[Stored data]
----
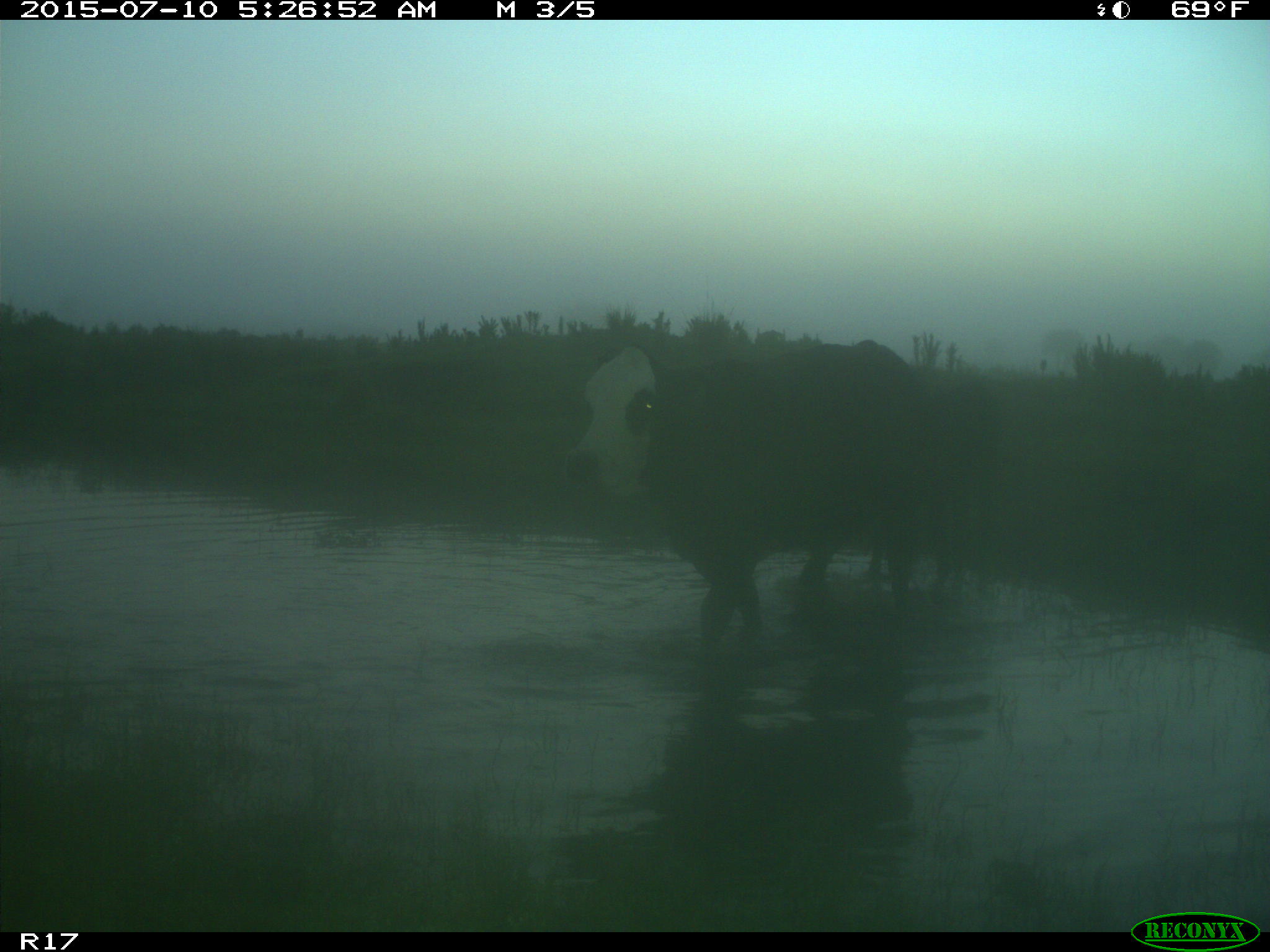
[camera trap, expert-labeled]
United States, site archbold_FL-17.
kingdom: Animalia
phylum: Chordata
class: Mammalia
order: Artiodactyla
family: Bovidae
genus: Bos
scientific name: Bos taurus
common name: domestic cow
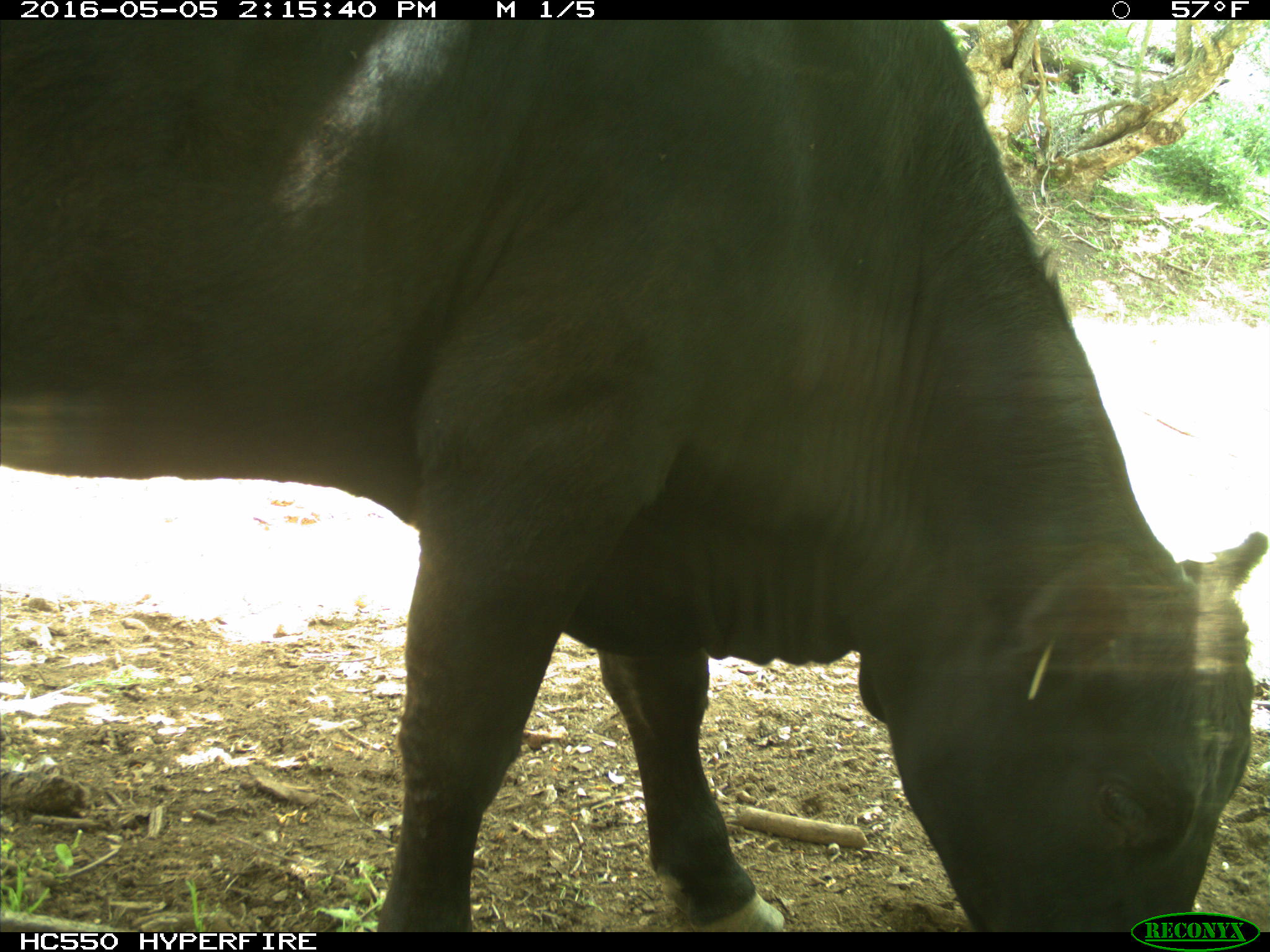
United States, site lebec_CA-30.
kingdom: Animalia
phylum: Chordata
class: Mammalia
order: Artiodactyla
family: Bovidae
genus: Bos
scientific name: Bos taurus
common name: domestic cow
----
Each entry is to be written out again word for word, and any pictures are to be omitted.

[camera trap, expert-labeled]
United States, site archbold_FL-17.
kingdom: Animalia
phylum: Chordata
class: Mammalia
order: Artiodactyla
family: Bovidae
genus: Bos
scientific name: Bos taurus
common name: domestic cow
United States, site lebec_CA-30.
kingdom: Animalia
phylum: Chordata
class: Mammalia
order: Artiodactyla
family: Bovidae
genus: Bos
scientific name: Bos taurus
common name: domestic cow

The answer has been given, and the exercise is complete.